Reputation: 9725
I was able to generate the first spider ok
Thu Feb 27 - 01:59 PM > scrapy genspider confluenceChildPages confluence
Created spider 'confluenceChildPages' using template 'crawl' in module:
dirbot.spiders.confluenceChildPages
But when I attempted to generate another spider, I got this:
Thu Feb 27 - 01:59 PM > scrapy genspider xxx confluence
Traceback (most recent call last):
File "/usr/bin/scrapy", line 5, in <module>
pkg_resources.run_script('Scrapy==0.22.2', 'scrapy')
File "/usr/lib/python2.7/site-packages/pkg_resources.py", line 505, in run_script
self.require(requires)[0].run_script(script_name, ns)

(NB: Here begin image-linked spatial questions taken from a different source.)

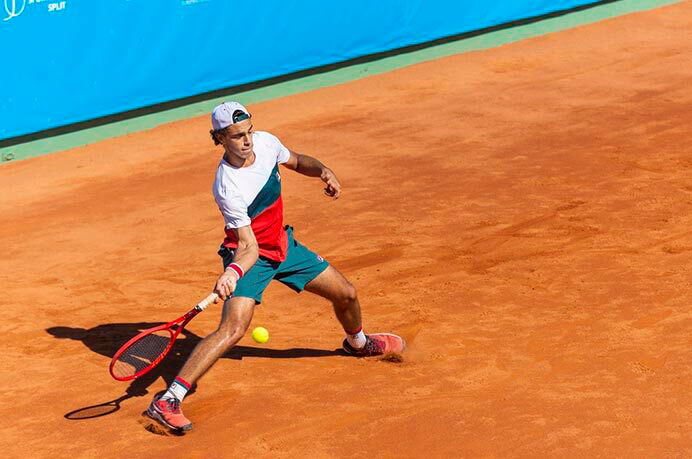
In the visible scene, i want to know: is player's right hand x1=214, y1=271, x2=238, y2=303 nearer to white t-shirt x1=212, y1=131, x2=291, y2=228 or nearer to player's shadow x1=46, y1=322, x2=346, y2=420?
white t-shirt x1=212, y1=131, x2=291, y2=228

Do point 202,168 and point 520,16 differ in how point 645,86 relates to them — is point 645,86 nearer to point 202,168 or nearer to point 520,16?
point 520,16

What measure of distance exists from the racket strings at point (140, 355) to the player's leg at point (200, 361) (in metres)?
0.39

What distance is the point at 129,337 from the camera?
8.41m

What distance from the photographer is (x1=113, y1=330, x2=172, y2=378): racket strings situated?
717 centimetres

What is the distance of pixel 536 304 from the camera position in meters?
8.31

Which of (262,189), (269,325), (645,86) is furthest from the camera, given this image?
(645,86)

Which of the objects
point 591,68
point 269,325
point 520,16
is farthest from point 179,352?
point 520,16

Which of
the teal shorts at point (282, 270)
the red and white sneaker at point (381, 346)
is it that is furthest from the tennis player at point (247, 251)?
the red and white sneaker at point (381, 346)

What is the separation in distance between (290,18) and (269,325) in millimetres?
8418

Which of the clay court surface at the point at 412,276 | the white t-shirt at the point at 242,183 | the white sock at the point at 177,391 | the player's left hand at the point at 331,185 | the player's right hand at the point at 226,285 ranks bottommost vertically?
the clay court surface at the point at 412,276

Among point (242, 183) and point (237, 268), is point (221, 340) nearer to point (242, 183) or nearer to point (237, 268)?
point (237, 268)

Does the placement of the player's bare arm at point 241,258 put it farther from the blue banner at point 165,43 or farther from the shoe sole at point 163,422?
the blue banner at point 165,43

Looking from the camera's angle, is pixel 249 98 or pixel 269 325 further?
pixel 249 98

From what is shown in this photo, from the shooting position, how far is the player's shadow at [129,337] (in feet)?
23.8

File "/usr/lib/python2.7/site-packages/pkg_resources.py", line 1245, in run_script
execfile(script_filename, namespace, namespace)
File "/usr/lib/python2.7/site-packages/Scrapy-0.22.2-py2.7.egg/EGG-INFO/scripts/scrapy", line 4, in <module>
execute()
File "/usr/lib/python2.7/site-packages/Scrapy-0.22.2-py2.7.egg/scrapy/cmdline.py", line 143, in execute
_run_print_help(parser, _run_command, cmd, args, opts)
File "/usr/lib/python2.7/site-packages/Scrapy-0.22.2-py2.7.egg/scrapy/cmdline.py", line 89, in _run_print_help
func(*a, **kw)
File "/usr/lib/python2.7/site-packages/Scrapy-0.22.2-py2.7.egg/scrapy/cmdline.py", line 150, in _run_command
cmd.run(args, opts)
File "/usr/lib/python2.7/site-packages/Scrapy-0.22.2-py2.7.egg/scrapy/commands/genspider.py", line 68, in run
crawler = self.crawler_process.create_crawler()
File "/usr/lib/python2.7/site-packages/Scrapy-0.22.2-py2.7.egg/scrapy/crawler.py", line 87, in create_crawler
self.crawlers[name] = Crawler(self.settings)
File "/usr/lib/python2.7/site-packages/Scrapy-0.22.2-py2.7.egg/scrapy/crawler.py", line 25, in __init__
self.spiders = spman_cls.from_crawler(self)
File "/usr/lib/python2.7/site-packages/Scrapy-0.22.2-py2.7.egg/scrapy/spidermanager.py", line 35, in from_crawler
sm = cls.from_settings(crawler.settings)
File "/usr/lib/python2.7/site-packages/Scrapy-0.22.2-py2.7.egg/scrapy/spidermanager.py", line 31, in from_settings
return cls(settings.getlist('SPIDER_MODULES'))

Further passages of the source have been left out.